Wampum Belts

How would you record an agreement you had with someone and make sure that people in the future understood what that agreement entailed? In modern times we would likely write down the details, perhaps in the form of a contract. The tradition of early First Nations was to make a wampum belt that contained symbols representing the event or covenant. Named for the short, tubular shell beads called “wampum,” these belts are sacred to the Indigenous people, as they are a record of their agreements made with European colonial powers.

Wampum belts were first developed by First Nations Peoples to assist community members and Nations in recalling and recording events. Wampum are carved beads made from white and purple edge clams that are woven or strung in a symbolic design or pattern that represents historic events, government agreements, and as a reminder device for oral tradition used in ceremonies. When given for an event to commemorate an agreement, they acted in much the same way that legally binding contracts did for Settler Nations making wampum the essential medium of all peacemaking. Every act of diplomacy had to be carried out through the giving and receiving of wampum. If a message had to be sent, it would be spoken into belts or strings of wampum, which the messenger would present to the recipient.

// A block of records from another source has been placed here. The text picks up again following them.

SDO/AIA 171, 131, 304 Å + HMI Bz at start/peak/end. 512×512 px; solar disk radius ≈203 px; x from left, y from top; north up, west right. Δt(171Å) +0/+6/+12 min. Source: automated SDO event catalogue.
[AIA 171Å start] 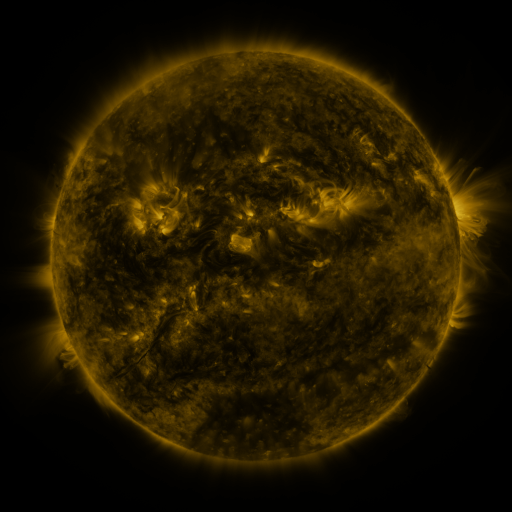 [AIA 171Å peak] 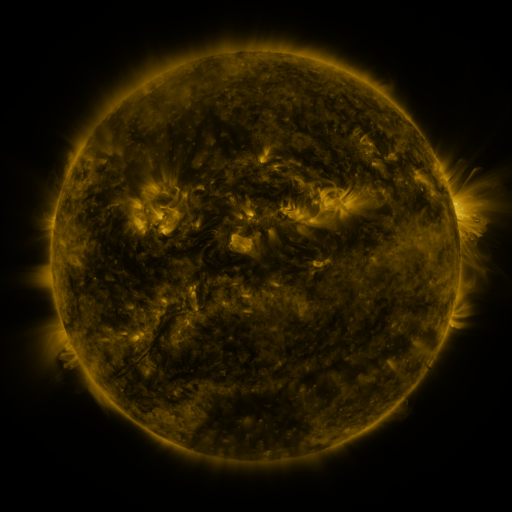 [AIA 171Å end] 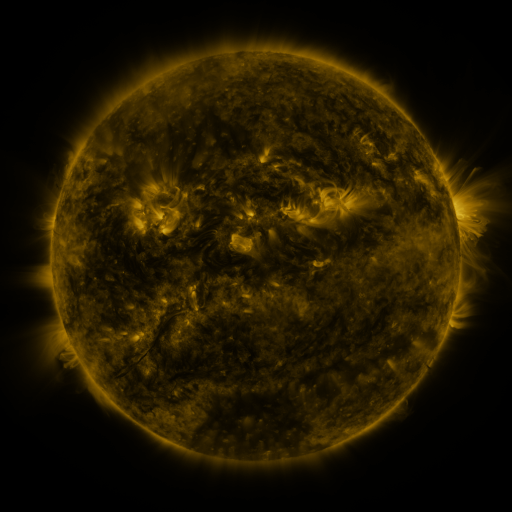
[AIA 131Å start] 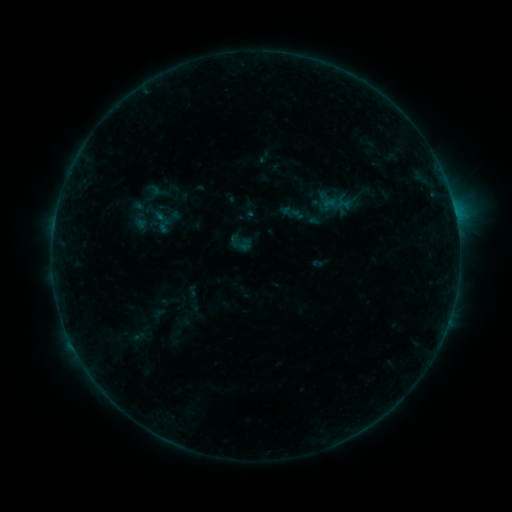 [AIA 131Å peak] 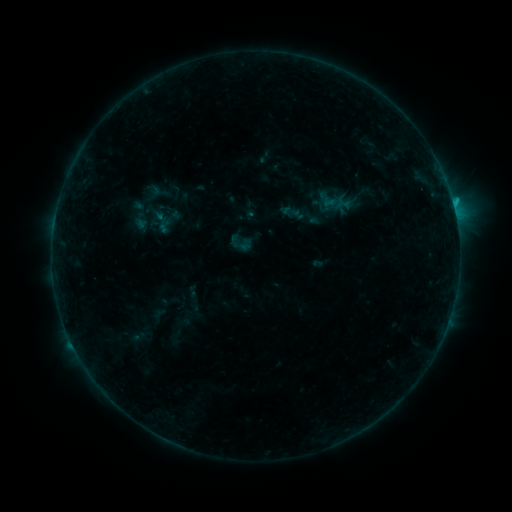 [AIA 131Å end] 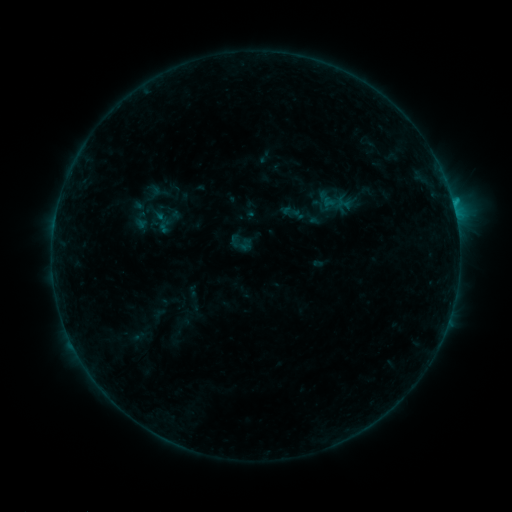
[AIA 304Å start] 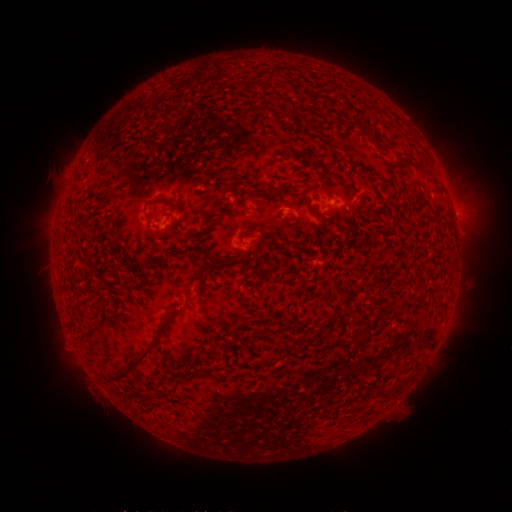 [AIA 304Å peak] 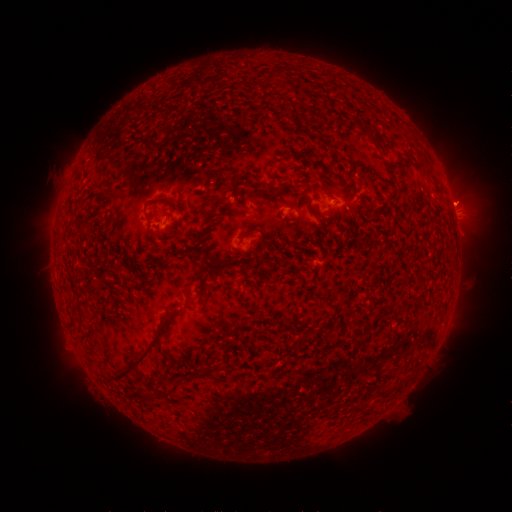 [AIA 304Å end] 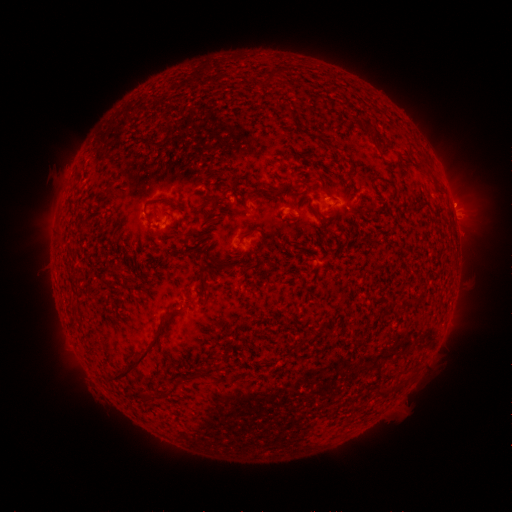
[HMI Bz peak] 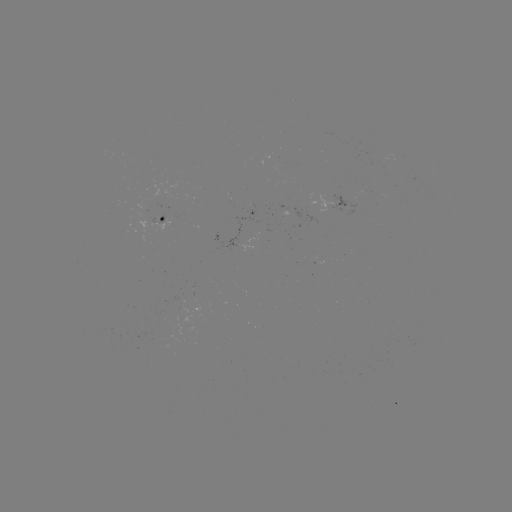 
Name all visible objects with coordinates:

Even when people of different nations did not speak the same language, the symbolism of the wampum was understood. For example, Anishinaabe and Haudenosaunee would exchange wampum belts as a peace symbol after a period of war. Similarly, Nations at peace would attach a wampum belt to their canoe when travelling through another Nation’s territory, outlining and reminding them of a specific peace agreement. All who read the wampum would recognize the meaning and allow the visitors safe passage under the wampum covenant.

Before Confederation some groups of Indigenous people, particularly those in the Eastern Woodlands (including, among others, the Haudenosaunee, Mi’kmaq, Ojibwe and Wendat (Huron) peoples) indicated their agreement to certain treaties by presenting long wampum belts to Crown officials. Some examples include the Hiawatha Belt (the belt of the Haudenosaunee) and the Two Row Wampum Belt (Kaswentha).

Hiawatha belt

The Hiawatha belt is a national belt of the Haudenosaunee Confederacy. The belt is named after Hiawatha, an Onondaga who was the Peacemaker’s helper in spreading the good words of Peace. This belt records when five warring nations; the Seneca, Cayuga, Onondaga, Oneida, and Mohawk, buried their weapons of war to live in peace. Each square represents a nation, and the line connects all the nations in peace. The symbols of the Nations are placed in their traditional geographic order from east to west.

Two Row Wampum belt (Kaswentha)

The Two Row Wampum Belt (Kaswentha) of the Haudenosaunee symbolizes an agreement of mutual respect and peace between the Haudenosaunee and European newcomers (initially the Dutch) to North America. The principles were embodied in the belt’s design: two rows of purple wampum beads on a background of white beads represent a canoe and a European ship. The parallel paths represent the rules governing the behaviour of the Indigenous and European peoples. The Kaswentha stipulates that neither group will force their laws, traditions, customs or language on each other, but will coexist peacefully as each group follows their own path.